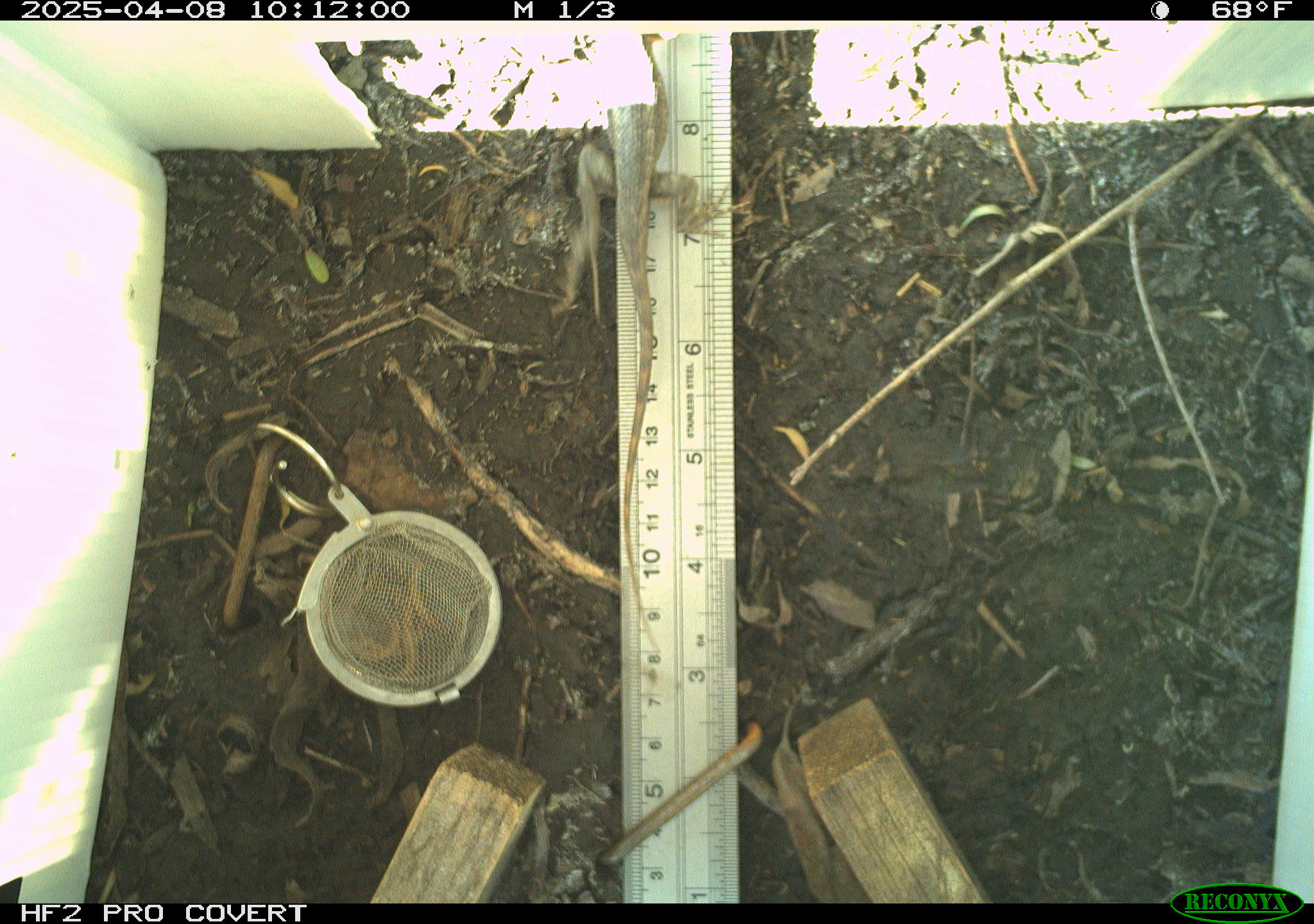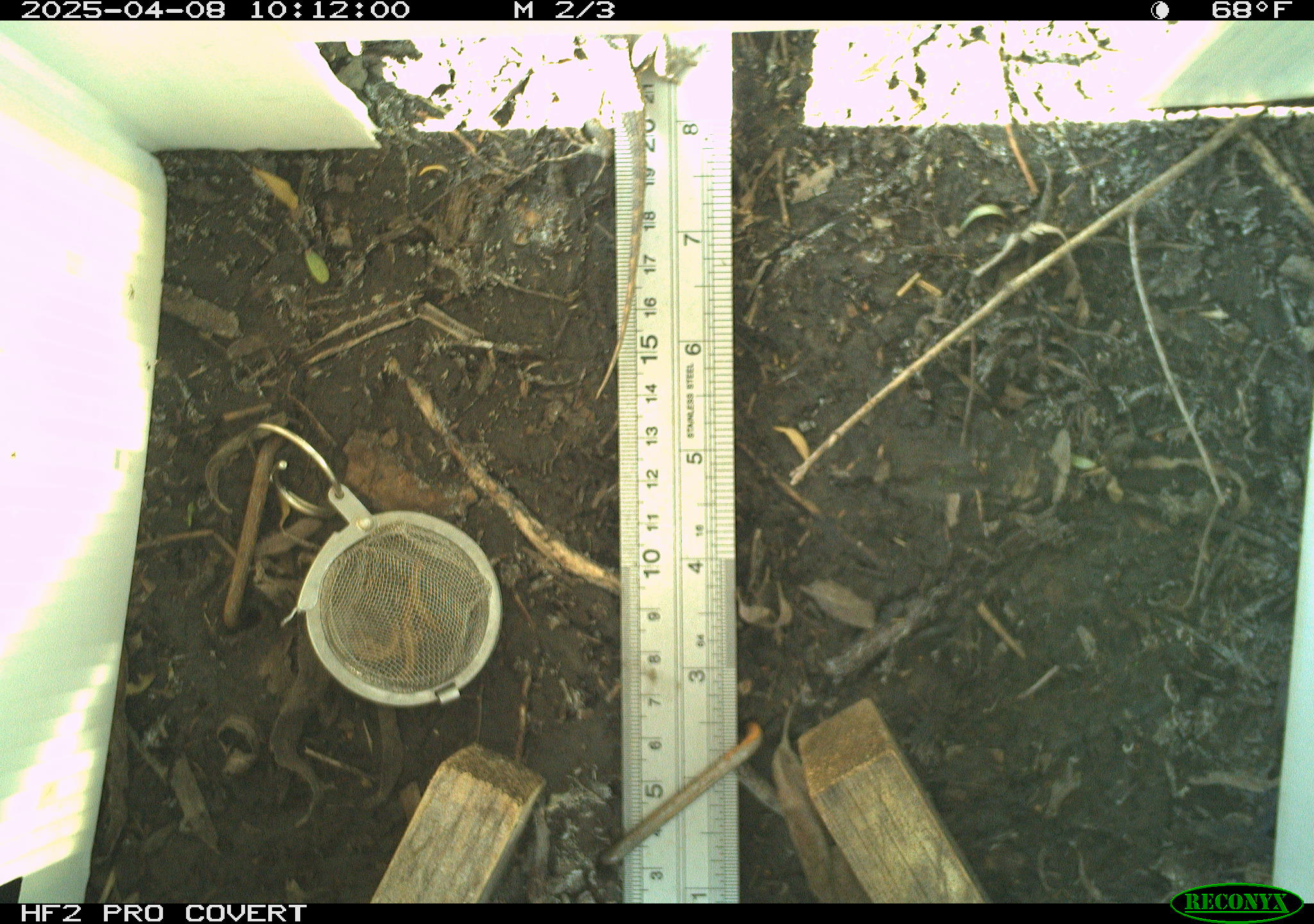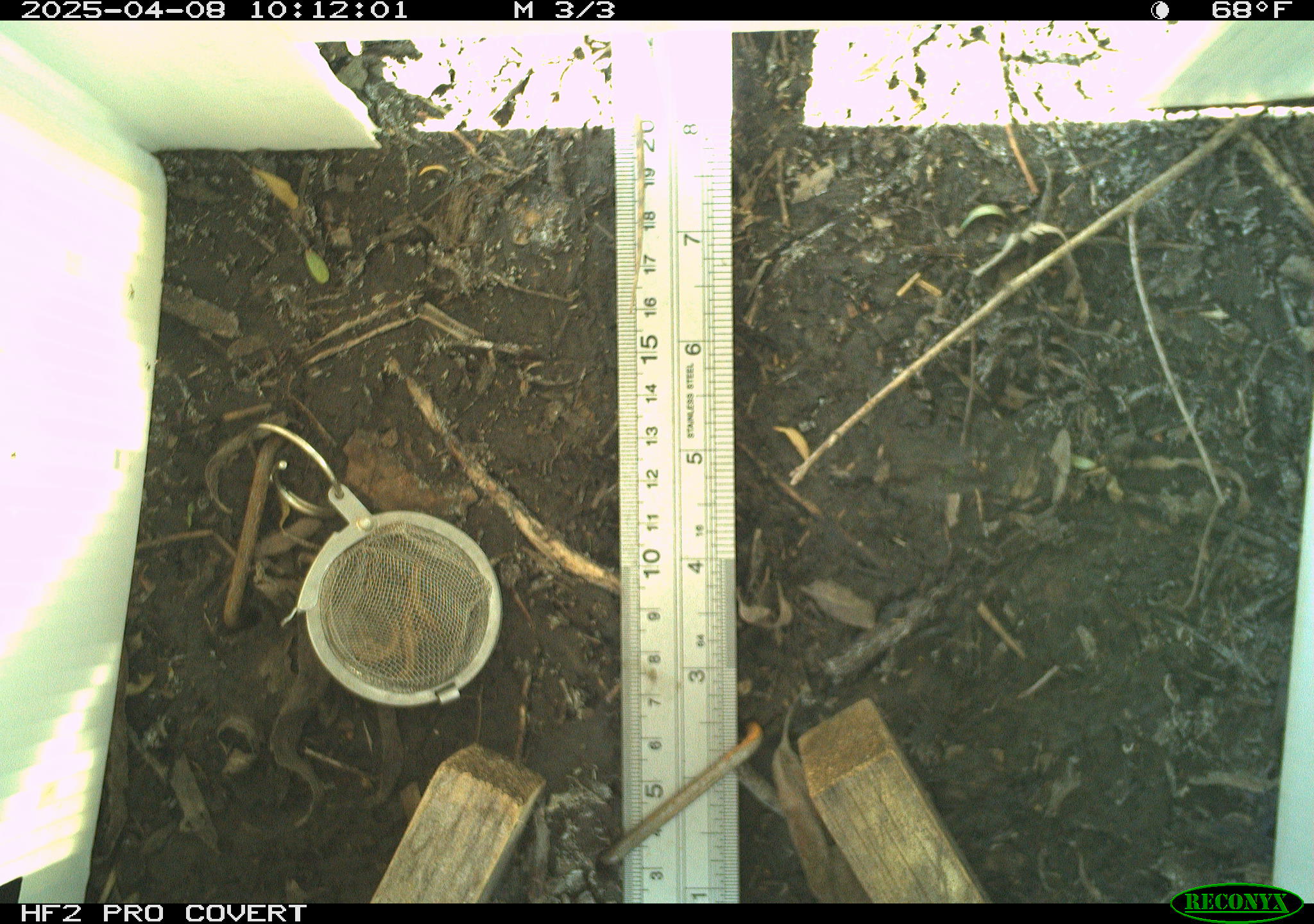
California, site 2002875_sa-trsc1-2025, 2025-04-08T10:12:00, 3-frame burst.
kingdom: Animalia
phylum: Chordata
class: Reptilia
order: Squamata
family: Phrynosomatidae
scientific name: Phrynosomatidae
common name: north american spiny lizards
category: sceloporus/uta species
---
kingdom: Animalia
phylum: Chordata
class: Reptilia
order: Squamata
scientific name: Squamata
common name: lizards and snakes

* Exercise brief
Please write every line above out exactly as given, except for any pictures.

* Solved exercise
California, site 2002875_sa-trsc1-2025, 2025-04-08T10:12:00, 3-frame burst.
kingdom: Animalia
phylum: Chordata
class: Reptilia
order: Squamata
family: Phrynosomatidae
scientific name: Phrynosomatidae
common name: north american spiny lizards
category: sceloporus/uta species
---
kingdom: Animalia
phylum: Chordata
class: Reptilia
order: Squamata
scientific name: Squamata
common name: lizards and snakes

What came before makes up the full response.